> Problem:
Quote the entries below from the line with "genus: Loxodonta" through the line with "family: Suidae", both ends included, and only those lines.

Stored data:
::::::
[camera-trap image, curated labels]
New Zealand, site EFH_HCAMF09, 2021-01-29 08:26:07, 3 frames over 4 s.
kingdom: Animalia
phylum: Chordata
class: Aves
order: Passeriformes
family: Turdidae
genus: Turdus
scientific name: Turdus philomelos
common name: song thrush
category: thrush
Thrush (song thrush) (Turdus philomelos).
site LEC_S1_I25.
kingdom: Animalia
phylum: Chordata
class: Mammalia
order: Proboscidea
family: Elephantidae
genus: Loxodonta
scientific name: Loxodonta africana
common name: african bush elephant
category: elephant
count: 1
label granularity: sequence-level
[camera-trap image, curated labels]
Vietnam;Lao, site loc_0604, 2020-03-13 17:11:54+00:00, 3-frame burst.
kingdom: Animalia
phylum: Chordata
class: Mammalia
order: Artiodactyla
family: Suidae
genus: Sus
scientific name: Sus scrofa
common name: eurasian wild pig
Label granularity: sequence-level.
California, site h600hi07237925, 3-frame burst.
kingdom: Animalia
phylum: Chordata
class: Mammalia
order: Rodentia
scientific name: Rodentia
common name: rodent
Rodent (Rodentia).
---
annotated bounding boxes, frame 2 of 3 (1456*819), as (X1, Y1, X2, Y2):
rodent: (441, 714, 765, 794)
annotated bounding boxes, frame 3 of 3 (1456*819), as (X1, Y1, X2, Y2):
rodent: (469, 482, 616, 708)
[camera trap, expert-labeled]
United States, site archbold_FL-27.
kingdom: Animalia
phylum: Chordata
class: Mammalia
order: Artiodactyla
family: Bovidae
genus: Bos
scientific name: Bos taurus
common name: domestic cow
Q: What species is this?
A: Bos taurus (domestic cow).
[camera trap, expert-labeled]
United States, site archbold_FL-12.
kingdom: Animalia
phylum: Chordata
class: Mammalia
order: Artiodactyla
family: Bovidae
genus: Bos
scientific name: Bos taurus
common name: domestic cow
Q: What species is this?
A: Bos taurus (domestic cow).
::::::
> Result of this task:
genus: Loxodonta
scientific name: Loxodonta africana
common name: african bush elephant
category: elephant
count: 1
label granularity: sequence-level
[camera-trap image, curated labels]
Vietnam;Lao, site loc_0604, 2020-03-13 17:11:54+00:00, 3-frame burst.
kingdom: Animalia
phylum: Chordata
class: Mammalia
order: Artiodactyla
family: Suidae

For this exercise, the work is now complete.